Every now and again I feel like I could use some guidance about living with someone with ADD. Since it’s a neurological disorder that some people truly believe in and others think is just a new-psychology term for inattentive, the literature on it is really varied. You get a lot of self-help books, and a lot of “how to” and tips books and a lot of “I’ve been there” books. This one is a very popular book that is one of three or four that my library had. I liked it.

The author is a well known psychologist who has treated many adults with ADD and who had ADD himself. He relates a lot of case studies of treating people, some who knew they had ADD and many who didn’t. Along the way he tries to dispell some of the myths about ADD -- that all ADD kids are hyper, that girls don’t get ADD, that ADD people can’t focus on things -- by relating stories of real people with ADD. Most of the people in his book turn out okay, which is sort of calming if you’re in the middle of some sort of ADD crisis when you read it.
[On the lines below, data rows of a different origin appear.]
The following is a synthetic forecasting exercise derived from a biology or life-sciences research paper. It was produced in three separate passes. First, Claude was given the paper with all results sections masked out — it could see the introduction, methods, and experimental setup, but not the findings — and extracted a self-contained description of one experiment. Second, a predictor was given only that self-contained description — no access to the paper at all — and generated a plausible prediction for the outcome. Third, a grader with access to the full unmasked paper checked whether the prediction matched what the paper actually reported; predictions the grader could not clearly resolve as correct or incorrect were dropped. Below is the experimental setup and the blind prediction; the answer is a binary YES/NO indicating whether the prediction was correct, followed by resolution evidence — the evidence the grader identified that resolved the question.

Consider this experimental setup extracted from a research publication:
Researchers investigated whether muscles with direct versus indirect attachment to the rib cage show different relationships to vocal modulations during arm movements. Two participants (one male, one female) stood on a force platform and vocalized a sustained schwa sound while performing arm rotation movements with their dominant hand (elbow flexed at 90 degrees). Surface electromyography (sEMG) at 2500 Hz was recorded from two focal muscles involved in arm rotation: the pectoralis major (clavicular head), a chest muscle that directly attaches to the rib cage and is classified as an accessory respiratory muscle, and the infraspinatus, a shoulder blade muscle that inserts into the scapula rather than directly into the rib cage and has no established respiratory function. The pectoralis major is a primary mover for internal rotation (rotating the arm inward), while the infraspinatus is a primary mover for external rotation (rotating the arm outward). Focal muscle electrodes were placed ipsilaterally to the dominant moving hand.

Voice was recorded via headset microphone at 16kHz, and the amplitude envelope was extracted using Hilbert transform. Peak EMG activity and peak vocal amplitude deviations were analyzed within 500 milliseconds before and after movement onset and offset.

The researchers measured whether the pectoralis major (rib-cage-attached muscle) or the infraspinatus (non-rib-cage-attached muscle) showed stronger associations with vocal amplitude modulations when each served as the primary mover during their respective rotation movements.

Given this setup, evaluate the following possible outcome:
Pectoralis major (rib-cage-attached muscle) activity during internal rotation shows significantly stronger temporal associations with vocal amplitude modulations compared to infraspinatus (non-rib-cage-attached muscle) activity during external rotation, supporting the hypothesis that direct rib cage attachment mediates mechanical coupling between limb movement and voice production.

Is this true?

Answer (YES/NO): NO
Also, most of the people in his book have received some sort of pharmacological intervention.

While Hallowell doesn’t think that all hyper kids should be put on Ritalin, he is an advocate of certain prescription medicines as being very therapeutic for ADD, to the point where he shrugs off anti-ADD-drug advocates as not being very in touch with reality. While this is not much of a problem, anyone tryng to cope with ADD themselves, or in their family, may find this book of limited use.